It’s expected that Japan’s largest brokerage will suffer considerable redundancies at its European operation, which sustained US$970m in losses over the past year. However, Asia ex-Japan, isn’t likely to escape unscathed.

A Hong Kong recruiter, who asked not to be named, says: “I’ve heard that the deepest cuts will be in the UK, but Hong Kong won’t be immune either.” He says there has been steady attrition at Nomura in Hong Kong over the past six months, thanks to deferred bonus schemes, various claw-back measures and stock payouts, which have prompted some to move on. Those in cash equities, equities derivatives and proprietary trading will be especially vulnerable to redundancies, he adds.

Another anonymous recruiter adds that job losses are expected to be extensive, with equity-focused Hong Kong hit harder than Singapore. “I think it’s a similar situation to some of the other Japanese firms operating in Asia. Daiwa has recently cut people in ECM, while Mitsubishi UFJ is refocusing on its core practices in its domestic market.”

Go Chinese, or look outside of banking

Warwick Pearmund, executive director, head of banking and financial services, Asia Executive Talents Group, says redundant i-bankers don’t have as many options as before. “Some Chinese and regional banks are looking to beef up, but given the mainland focus, non-Mandarin speakers will find it tough.”

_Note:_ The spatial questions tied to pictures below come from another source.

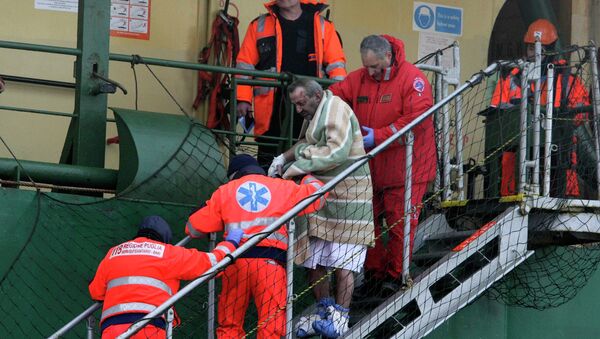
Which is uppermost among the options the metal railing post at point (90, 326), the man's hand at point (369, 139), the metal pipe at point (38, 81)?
the metal pipe at point (38, 81)

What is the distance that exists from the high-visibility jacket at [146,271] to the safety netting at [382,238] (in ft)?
0.87

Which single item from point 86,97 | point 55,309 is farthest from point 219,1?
point 55,309

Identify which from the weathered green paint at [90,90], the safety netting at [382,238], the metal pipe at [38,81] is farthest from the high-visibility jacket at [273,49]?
the metal pipe at [38,81]

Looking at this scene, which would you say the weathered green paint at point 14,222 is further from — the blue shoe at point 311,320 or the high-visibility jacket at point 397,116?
the high-visibility jacket at point 397,116

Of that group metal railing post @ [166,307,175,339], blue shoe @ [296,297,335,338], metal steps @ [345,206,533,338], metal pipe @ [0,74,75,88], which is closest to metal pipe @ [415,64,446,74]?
metal steps @ [345,206,533,338]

Pearmund says more i-bankers are looking outside of banking for their next move. Those with strong relationship skills may be sought after at the rating agencies for instance.

The PE route

John Mullally, associate director, financial services, Robert Walters, adds: “It all depends which area of investment banking these bankers come from and also what level they’re at. “

While many of redundant i-bankers are looking for opportunities on the buy-side, either in private equity or hedge funds, it may not be the most viable choice. “This is not a realistic move for many, especially if they are at the more senior level and have spent their entire career within investment banking. Some analysts and associates get roles within buy-side firms, but these are only the select few.”

The corporate finance way

Another potential avenue? Some M&A bankers have been hired in corporate finance and development jobs within local corporates and multinationals. Mullally says: “These roles allow them to leverage off their M&A deal experience and offer more job stability and better work-life balance in most cases.”

If you’ve been let go, here are some pointers from Mullally:

  • Do your homework: find out where friends, colleagues and acquaintances in similar situations have moved to.

  • Don’t wait: It’s best to utilise your network now as much as possible rather than wait until Q1 when there are even more candidates on the market.

  • Don’t be a wallflower: Don’t turn down any meeting and keep an open mind when it comes to some of the smaller, so-called second- and third-tier houses.